■ Grüner Parteitag: Amt und/oder Mandat?: Innerparteiliche Demokratie
betr.: „Ohrfeige für Roth und Kuhn“, taz vom 21. 10. 02
Der Kommentar von Bettina Gaus ist eine Perle. Wenn die „Spitzenkader“ die Ablehnung einer Satzungsänderung für eine Parteikrise halten, so zeigt das doch nur ihre professionelle Deformation.
Es gibt keine Krise, die Partei will eindeutig Fritz Kuhn und Claudia Roth als SprecherInnen behalten, sie sollen nur auf ihr Mandat verzichten, so wie es immer war. Eine starke Partei hängt doch nicht am doppelten Einkommen von Claudia und Fritz.

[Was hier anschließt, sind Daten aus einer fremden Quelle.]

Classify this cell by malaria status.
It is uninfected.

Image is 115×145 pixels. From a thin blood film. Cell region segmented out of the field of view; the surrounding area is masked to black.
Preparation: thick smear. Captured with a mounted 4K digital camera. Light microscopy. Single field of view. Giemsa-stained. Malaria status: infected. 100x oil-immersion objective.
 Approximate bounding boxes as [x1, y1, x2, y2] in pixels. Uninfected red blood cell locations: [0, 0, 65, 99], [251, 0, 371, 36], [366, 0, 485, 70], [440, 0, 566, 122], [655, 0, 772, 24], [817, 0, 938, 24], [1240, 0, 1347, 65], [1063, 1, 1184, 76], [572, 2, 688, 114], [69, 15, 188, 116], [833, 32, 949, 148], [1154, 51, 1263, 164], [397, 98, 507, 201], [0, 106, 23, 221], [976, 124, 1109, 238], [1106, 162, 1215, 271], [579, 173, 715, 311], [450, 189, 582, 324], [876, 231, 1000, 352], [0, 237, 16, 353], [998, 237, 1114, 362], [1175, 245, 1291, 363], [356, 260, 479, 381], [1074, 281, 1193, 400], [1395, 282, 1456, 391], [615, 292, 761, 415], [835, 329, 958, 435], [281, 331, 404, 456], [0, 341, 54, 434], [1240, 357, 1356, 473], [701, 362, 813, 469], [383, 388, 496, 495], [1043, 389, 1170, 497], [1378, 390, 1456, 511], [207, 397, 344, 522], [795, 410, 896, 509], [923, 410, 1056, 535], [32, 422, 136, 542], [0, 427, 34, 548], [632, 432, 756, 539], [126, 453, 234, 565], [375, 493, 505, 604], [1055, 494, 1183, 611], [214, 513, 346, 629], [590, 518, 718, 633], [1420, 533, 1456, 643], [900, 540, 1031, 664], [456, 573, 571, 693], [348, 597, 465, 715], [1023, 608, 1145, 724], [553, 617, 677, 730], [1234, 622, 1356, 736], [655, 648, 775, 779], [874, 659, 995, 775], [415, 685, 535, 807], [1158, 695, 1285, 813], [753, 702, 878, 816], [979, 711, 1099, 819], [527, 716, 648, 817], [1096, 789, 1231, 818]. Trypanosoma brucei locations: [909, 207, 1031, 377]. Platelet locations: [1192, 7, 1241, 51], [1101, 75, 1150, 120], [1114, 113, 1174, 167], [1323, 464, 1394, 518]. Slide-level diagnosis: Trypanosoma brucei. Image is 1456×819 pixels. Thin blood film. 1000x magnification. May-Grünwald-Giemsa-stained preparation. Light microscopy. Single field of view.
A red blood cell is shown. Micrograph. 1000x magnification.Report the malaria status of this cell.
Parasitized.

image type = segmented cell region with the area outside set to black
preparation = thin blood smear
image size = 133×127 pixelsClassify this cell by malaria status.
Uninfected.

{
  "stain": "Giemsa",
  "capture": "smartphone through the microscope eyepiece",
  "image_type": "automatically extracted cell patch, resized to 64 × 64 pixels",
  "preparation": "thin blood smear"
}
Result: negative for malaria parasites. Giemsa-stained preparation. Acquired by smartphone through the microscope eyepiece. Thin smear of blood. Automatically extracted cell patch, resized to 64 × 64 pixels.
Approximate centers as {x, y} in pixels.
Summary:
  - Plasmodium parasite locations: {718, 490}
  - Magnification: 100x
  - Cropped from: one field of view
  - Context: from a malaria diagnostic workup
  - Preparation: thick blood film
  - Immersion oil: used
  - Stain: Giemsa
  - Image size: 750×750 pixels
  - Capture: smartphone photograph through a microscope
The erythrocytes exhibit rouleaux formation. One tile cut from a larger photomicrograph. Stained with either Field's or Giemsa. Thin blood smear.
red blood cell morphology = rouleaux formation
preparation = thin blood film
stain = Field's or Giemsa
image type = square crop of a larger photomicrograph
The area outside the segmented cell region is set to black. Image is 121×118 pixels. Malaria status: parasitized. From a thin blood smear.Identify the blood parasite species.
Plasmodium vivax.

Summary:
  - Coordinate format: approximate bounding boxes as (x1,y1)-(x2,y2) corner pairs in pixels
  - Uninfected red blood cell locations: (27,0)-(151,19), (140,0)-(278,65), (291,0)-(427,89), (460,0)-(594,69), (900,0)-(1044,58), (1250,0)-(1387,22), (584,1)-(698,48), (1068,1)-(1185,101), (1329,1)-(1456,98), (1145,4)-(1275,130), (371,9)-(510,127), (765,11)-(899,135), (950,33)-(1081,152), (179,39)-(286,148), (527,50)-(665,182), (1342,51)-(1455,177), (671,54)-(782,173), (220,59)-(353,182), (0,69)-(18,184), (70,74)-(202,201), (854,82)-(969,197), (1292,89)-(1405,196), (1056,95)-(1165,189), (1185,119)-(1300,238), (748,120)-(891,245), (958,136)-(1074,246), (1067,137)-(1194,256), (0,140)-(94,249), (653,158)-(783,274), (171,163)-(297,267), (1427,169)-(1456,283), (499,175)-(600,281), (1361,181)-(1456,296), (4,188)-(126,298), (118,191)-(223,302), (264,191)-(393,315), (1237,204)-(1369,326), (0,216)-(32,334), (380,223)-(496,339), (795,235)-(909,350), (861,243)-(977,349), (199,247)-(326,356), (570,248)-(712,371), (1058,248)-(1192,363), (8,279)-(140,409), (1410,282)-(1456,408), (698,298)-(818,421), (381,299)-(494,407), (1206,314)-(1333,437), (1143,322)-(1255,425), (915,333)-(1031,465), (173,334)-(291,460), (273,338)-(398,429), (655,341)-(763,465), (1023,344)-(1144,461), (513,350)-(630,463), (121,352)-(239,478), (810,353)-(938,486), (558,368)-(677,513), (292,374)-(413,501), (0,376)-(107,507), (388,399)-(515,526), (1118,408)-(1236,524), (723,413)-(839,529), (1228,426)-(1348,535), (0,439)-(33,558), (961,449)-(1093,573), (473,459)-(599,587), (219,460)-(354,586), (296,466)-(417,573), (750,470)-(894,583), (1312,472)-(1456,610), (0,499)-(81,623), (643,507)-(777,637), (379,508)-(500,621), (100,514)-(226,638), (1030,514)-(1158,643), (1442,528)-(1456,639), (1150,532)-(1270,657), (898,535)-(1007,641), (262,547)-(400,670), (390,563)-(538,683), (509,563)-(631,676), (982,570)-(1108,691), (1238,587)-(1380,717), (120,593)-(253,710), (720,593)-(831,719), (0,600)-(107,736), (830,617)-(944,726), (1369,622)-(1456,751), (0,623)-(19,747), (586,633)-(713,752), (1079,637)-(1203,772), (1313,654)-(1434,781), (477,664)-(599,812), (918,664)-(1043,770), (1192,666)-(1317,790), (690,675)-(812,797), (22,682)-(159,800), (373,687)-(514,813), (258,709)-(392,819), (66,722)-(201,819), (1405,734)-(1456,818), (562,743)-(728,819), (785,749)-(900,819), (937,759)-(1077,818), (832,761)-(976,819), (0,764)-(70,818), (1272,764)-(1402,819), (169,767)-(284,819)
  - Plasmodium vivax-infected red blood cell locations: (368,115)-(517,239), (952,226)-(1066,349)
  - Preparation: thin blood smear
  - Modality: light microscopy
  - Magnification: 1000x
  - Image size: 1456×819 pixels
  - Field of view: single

Die Erwartungen der WählerInnen, die Claudia angeblich nicht enttäuschen will, sind dabei nur vorgeschoben, denn beide wurden ja über die Liste gewählt, also nicht persönlich. Darauf sollten sich die beiden nicht versteifen. Dann werden sie auch wieder „Vorsitzende“. So einfach ist das. FRANK MIETHING, Berlin
betr.: „Grüne Chefs schenken alle Macht der Basis“,taz vom 22. 10. 02
Übersetzt man das grüne Neusprech der beiden Vorsitzenden und ihres „Umfeldes“ ins Deutsche und nimmt die Vorstellung von Frau Roth heute früh im Morgenmagazin des Deutschlandfunks hinzu, bedeutet das konkret: Die Telefondrähte zwischen dem Fischer-Küchenkabinett und den Kreis- und Landesverbänden glühen, damit zum nächsten Parteitag im Dezember genügend Anträge vorliegen, mit denen der Beschluss vom Samstag gekippt werden kann. Merke: Wir lassen so lange abstimmen, bis das gewünschte Ergebnis erzielt ist. Das Ganze nennt sich übrigens innerparteiliche Demokratie. JOCHEN SCHOLZ, Swisttal
Strukturen, die sich ein Zusammenschluss von Menschen gibt, sollen, wie der Name sagt, das (Ver-)Handeln dieser Menschen miteinander strukturieren, also bestimmen und lenken. Die Handelnden sollen nicht machen können, was ihnen gerade in den Unsinn kommt. Bei den Grünen geht das seit vielen Jahren anders. Es gibt eine „Struktur“, aber wenn es Leute gibt, die in dieser Struktur nicht so vorwärts kommen oder das machen können, was sie wollen, ist die Struktur Mist und muss dem handelnden Subjekt angepasst werden. So geschieht es denn ja auch landauf, landab in den Landesverbänden. Nur im Bundesverband, der als einziger größere öffentliche Wahrnehmung genießt, gibt es immer mal wieder eine gewisse Befürchtung, die Anpassung der Grünen an die SPD auch parteistrukturell könnte erhebliche negative Auswirkungen auf Wahlerfolge haben. Denn wenn ein entsprechender Antrag nicht die satzungsgemäße, also „strukturelle“, Zweidrittelmehrheit bekommt, ist das ein, so in der taz zu lesen, „Debakel“.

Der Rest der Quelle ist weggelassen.